This discussion is archived
10 Replies Latest reply: Feb 10, 2011 2:36 PM by EJP RSS

GZIP decompression of chunked data?

837309 Newbie
Currently Being Moderated
I'm trying to decompress a chunked stream of GZIP compressed data, but I don't know how to solve this without major inefficient workarounds.

The data is coming from a web server, and is sent chunked. This means that before each chunk, the size of the chunk is announced in plain-text, or 0 to terminate.

Simply wrapping the socket stream with the GZIPInputStream, like in the examples, only works if the stream is entirely GZIP, but this is not the case here.

I have to repeatedly do a readLine on the input stream to get the length of the chunk, and then I need to send that amount of bytes from the input stream to the GZIP decompressor. I'm stuck here as I don't know a way to 'send' selected bytes to the decompressor. I only know how to create the decompressor by wrapping an existing input stream, and simply by creating said decompressor it consumes bytes from the input stream to verify if it is a GZIP compressed stream.

The only thing I can come up with is to store the entire compressed data in a huge String, wrap it in a custom-made InputStream subclass that streams bytes from my String, and wrap that in the decompressor. Is this really the only way?

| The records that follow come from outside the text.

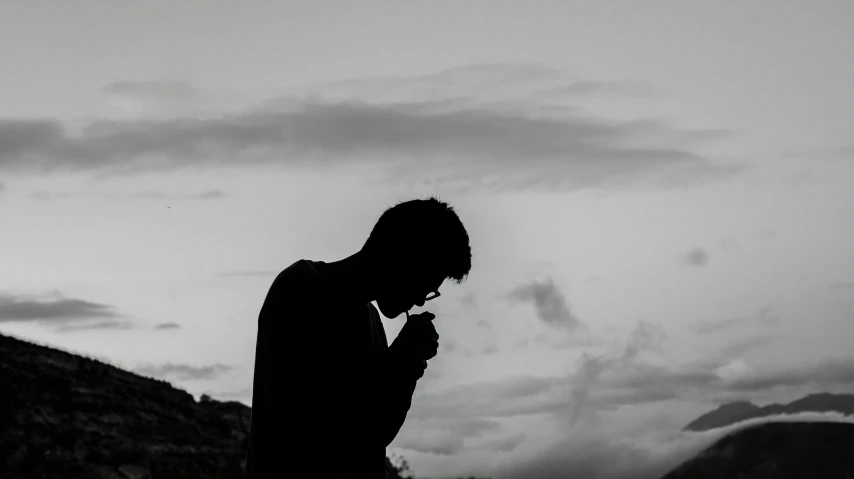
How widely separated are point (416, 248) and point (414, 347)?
1.55ft

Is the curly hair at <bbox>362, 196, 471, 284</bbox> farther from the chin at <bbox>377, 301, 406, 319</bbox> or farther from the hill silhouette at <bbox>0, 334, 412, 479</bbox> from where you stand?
the hill silhouette at <bbox>0, 334, 412, 479</bbox>

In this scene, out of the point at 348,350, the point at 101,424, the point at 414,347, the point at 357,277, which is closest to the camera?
the point at 414,347

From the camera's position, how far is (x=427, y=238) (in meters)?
4.84

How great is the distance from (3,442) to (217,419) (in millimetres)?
5998

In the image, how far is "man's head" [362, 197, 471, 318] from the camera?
4.85m

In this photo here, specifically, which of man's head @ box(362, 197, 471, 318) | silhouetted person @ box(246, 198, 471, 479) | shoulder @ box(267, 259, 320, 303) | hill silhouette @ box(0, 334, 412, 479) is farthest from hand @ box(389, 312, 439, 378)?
hill silhouette @ box(0, 334, 412, 479)

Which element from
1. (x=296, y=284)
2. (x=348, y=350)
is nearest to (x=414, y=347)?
(x=348, y=350)

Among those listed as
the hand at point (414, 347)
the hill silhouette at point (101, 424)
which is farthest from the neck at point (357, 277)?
the hill silhouette at point (101, 424)

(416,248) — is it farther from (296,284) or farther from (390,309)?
(296,284)

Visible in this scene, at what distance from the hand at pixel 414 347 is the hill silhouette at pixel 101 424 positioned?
1610cm

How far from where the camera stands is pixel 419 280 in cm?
491

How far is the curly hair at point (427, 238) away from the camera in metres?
4.85

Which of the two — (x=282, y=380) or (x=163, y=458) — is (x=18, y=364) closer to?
(x=163, y=458)

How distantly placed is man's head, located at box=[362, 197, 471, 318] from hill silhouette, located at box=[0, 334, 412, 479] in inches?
630
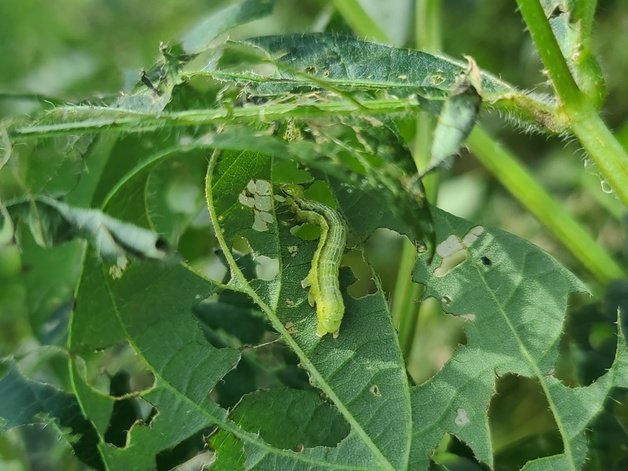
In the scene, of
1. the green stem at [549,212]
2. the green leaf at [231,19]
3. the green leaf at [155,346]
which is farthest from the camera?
the green leaf at [231,19]

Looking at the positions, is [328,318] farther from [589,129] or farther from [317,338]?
[589,129]

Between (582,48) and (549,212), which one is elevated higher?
(582,48)

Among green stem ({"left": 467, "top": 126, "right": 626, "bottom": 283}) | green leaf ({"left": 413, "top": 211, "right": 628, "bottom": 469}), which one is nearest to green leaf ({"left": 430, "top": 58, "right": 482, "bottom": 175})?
green leaf ({"left": 413, "top": 211, "right": 628, "bottom": 469})

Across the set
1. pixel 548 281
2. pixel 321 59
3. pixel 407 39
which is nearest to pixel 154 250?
pixel 321 59

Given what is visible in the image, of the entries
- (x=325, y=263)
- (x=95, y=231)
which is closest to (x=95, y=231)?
(x=95, y=231)

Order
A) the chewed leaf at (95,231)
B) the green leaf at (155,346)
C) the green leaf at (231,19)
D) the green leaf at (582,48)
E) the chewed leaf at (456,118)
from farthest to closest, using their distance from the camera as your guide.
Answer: the green leaf at (231,19)
the green leaf at (155,346)
the green leaf at (582,48)
the chewed leaf at (95,231)
the chewed leaf at (456,118)

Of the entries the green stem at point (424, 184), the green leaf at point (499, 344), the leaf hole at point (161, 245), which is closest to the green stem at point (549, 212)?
the green stem at point (424, 184)

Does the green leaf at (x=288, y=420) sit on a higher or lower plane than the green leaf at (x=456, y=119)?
lower

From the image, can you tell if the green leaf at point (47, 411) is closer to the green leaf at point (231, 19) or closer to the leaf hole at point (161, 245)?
the leaf hole at point (161, 245)
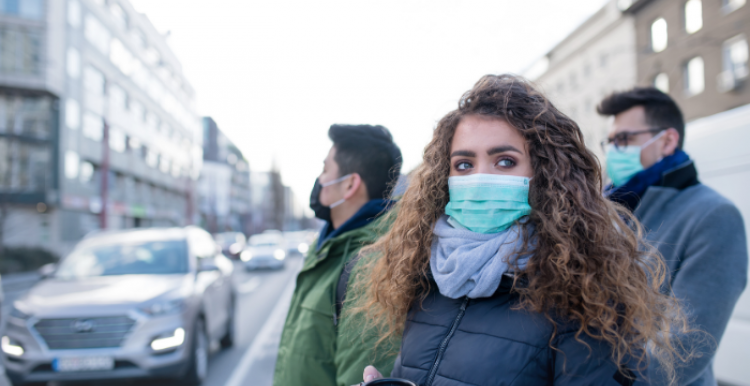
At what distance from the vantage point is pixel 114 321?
462cm

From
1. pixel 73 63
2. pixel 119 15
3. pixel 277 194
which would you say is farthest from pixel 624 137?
pixel 277 194

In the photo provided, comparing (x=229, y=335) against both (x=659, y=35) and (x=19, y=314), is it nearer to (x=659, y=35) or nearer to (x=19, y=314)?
(x=19, y=314)

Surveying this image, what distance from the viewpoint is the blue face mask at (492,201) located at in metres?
1.52

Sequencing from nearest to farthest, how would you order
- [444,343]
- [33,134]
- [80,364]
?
[444,343]
[80,364]
[33,134]

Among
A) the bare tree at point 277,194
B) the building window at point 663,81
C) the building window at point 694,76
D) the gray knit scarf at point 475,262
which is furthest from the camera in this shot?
the bare tree at point 277,194

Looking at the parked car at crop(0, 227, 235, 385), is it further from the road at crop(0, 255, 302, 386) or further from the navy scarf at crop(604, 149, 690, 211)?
the navy scarf at crop(604, 149, 690, 211)

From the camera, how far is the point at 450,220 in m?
1.67

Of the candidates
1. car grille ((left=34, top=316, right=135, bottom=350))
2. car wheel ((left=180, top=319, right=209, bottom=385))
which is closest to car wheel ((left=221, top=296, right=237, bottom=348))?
car wheel ((left=180, top=319, right=209, bottom=385))

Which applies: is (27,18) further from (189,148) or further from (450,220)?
(450,220)

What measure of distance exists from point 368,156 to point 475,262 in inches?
57.1

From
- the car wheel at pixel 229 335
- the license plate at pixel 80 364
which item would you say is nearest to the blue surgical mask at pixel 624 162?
the license plate at pixel 80 364

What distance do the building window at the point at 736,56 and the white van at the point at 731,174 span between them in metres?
17.6

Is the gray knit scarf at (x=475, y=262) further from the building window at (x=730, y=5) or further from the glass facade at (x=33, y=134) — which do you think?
the glass facade at (x=33, y=134)

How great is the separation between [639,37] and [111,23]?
33334 millimetres
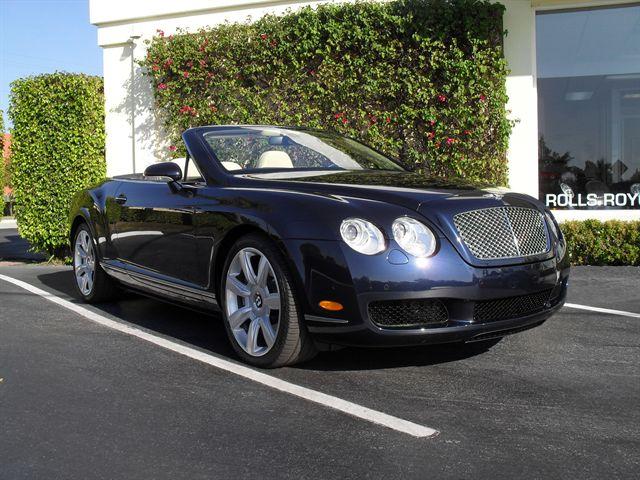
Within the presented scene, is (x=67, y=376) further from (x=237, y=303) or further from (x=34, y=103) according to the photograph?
(x=34, y=103)

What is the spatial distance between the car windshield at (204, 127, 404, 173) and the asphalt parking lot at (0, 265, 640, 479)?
49.5 inches

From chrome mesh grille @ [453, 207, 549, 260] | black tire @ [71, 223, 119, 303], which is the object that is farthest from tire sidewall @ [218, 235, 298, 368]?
black tire @ [71, 223, 119, 303]

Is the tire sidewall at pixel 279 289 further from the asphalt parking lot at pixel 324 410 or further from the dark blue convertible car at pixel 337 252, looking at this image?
the asphalt parking lot at pixel 324 410

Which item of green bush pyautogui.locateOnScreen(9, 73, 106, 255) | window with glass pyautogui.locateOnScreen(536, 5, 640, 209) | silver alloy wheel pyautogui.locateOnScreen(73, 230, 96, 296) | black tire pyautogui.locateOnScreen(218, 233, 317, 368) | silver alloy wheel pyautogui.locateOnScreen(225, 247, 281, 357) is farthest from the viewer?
green bush pyautogui.locateOnScreen(9, 73, 106, 255)

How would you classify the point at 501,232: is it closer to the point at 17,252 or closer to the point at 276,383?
the point at 276,383

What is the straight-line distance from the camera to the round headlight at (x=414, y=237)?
372 centimetres

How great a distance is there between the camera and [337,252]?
3.72 meters

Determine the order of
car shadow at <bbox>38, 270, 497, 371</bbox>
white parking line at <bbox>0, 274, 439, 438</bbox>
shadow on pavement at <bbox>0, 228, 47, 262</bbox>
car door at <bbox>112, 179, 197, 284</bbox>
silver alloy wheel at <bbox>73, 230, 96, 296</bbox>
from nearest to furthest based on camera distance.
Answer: white parking line at <bbox>0, 274, 439, 438</bbox> < car shadow at <bbox>38, 270, 497, 371</bbox> < car door at <bbox>112, 179, 197, 284</bbox> < silver alloy wheel at <bbox>73, 230, 96, 296</bbox> < shadow on pavement at <bbox>0, 228, 47, 262</bbox>

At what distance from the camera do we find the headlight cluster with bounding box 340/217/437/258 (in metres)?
3.71

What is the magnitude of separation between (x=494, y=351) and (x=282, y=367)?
4.44 ft

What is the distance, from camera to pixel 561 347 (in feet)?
15.6

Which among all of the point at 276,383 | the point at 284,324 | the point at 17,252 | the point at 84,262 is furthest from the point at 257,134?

For example, a webpage like this sends it's data chunked and GZIP-compressed: http://www.anidb.net

Edited by: 834306 on Feb 6, 2011 11:16 AM

Edited by: 834306 on Feb 7, 2011 4:54 AM
  • 1. Re: GZIP decompression of chuned data?
    sabre150 Expert
    Currently Being Moderated
    I thought that the InputStream from a chunked HttpURLConnection has already had the chunk information decoded behind the scenes so that one does not have to do any de-chunking of the response.
  • 2. Re: GZIP decompression of chuned data?
    EJP Guru
    Currently Being Moderated
    I think he means that the chunk is zipped individually. For example maybe not all the chunks are zipped.

    OTOH it might be expected that URLConnection could unzip as well given that it knows the content of the chunk is zipped.
  • 3. Re: GZIP decompression of chuned data?
    sabre150 Expert
    Currently Being Moderated
    EJP wrote:
    I think he means that the chunk is zipped individually. For example maybe not all the chunks are zipped.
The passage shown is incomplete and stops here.